[Items from a data source]
================

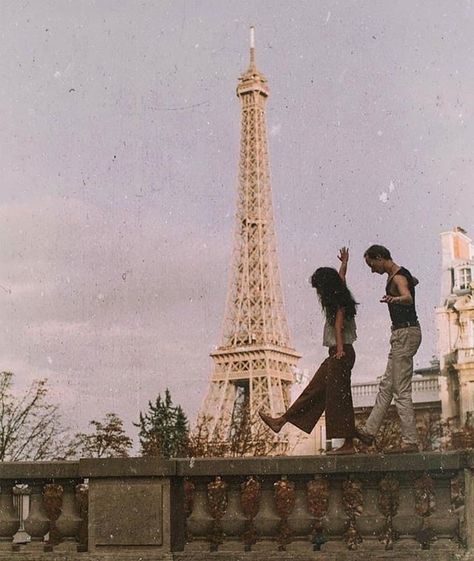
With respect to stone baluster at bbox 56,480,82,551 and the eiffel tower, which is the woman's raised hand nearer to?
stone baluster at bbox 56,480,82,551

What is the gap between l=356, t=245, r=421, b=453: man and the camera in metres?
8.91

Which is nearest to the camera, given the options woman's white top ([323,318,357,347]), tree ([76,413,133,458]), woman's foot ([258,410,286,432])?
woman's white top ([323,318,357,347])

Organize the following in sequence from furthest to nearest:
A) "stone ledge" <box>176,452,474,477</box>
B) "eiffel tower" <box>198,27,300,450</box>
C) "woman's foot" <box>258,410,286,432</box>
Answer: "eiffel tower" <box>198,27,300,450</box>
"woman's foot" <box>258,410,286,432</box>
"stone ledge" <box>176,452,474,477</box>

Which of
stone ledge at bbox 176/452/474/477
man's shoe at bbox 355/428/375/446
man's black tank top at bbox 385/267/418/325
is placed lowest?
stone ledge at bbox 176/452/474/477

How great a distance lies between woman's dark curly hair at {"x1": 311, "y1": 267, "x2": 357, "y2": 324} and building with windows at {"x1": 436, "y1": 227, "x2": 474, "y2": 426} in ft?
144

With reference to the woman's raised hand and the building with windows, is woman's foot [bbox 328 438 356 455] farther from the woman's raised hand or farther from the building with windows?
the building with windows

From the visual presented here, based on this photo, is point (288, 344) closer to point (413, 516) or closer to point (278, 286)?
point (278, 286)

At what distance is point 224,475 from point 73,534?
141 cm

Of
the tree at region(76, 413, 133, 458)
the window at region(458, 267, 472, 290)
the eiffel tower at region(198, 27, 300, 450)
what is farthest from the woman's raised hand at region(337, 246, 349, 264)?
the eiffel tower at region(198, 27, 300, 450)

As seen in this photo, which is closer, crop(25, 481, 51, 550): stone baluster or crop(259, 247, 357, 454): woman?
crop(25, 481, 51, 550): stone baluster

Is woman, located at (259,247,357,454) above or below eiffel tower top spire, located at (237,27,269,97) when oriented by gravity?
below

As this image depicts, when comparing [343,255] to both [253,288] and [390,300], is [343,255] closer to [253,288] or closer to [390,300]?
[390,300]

================

The task: Rewrite all the rows above with "man's shoe" changed to "man's sneaker" and everything else kept the same. Leave the pictures out of your answer.

Full response:
With respect to stone baluster at bbox 56,480,82,551 and the eiffel tower, which is the woman's raised hand nearer to?
stone baluster at bbox 56,480,82,551

What is the gap between l=356, t=245, r=421, b=453: man and the camera in metres?
8.91

Which is nearest to the camera, given the options woman's white top ([323,318,357,347]), tree ([76,413,133,458]), woman's foot ([258,410,286,432])?
woman's white top ([323,318,357,347])

Organize the following in sequence from furthest to nearest:
A) "stone ledge" <box>176,452,474,477</box>
B) "eiffel tower" <box>198,27,300,450</box>
C) "woman's foot" <box>258,410,286,432</box>
Answer: "eiffel tower" <box>198,27,300,450</box>
"woman's foot" <box>258,410,286,432</box>
"stone ledge" <box>176,452,474,477</box>

Which of
stone ledge at bbox 176/452/474/477
man's sneaker at bbox 355/428/375/446
man's black tank top at bbox 385/267/418/325
is placed lowest?
stone ledge at bbox 176/452/474/477

How great a distance lies between woman's dark curly hair at {"x1": 311, "y1": 267, "x2": 357, "y2": 324} and building with windows at {"x1": 436, "y1": 227, "x2": 474, "y2": 426} in ft?
144

With reference to the woman's raised hand and the building with windows, is woman's foot [bbox 328 438 356 455] farther from the woman's raised hand or farther from the building with windows?
the building with windows

From the visual presented here, based on this photo, is point (288, 344) closer to point (413, 516) or closer to point (278, 286)?
point (278, 286)

At what distance is point 224,475 from point 73,534?
141 cm

Of
the tree at region(76, 413, 133, 458)
the window at region(458, 267, 472, 290)
the eiffel tower at region(198, 27, 300, 450)
what is farthest from the woman's raised hand at region(337, 246, 349, 264)?
the eiffel tower at region(198, 27, 300, 450)

As seen in this photo, which is closer, crop(25, 481, 51, 550): stone baluster or crop(259, 247, 357, 454): woman?
crop(25, 481, 51, 550): stone baluster

Is woman, located at (259,247,357,454) above or below eiffel tower top spire, located at (237,27,269,97) when oriented by gravity?
below

As this image depicts, when comparing [343,255] to both [253,288] and [390,300], is [343,255] closer to [253,288] or closer to [390,300]?
[390,300]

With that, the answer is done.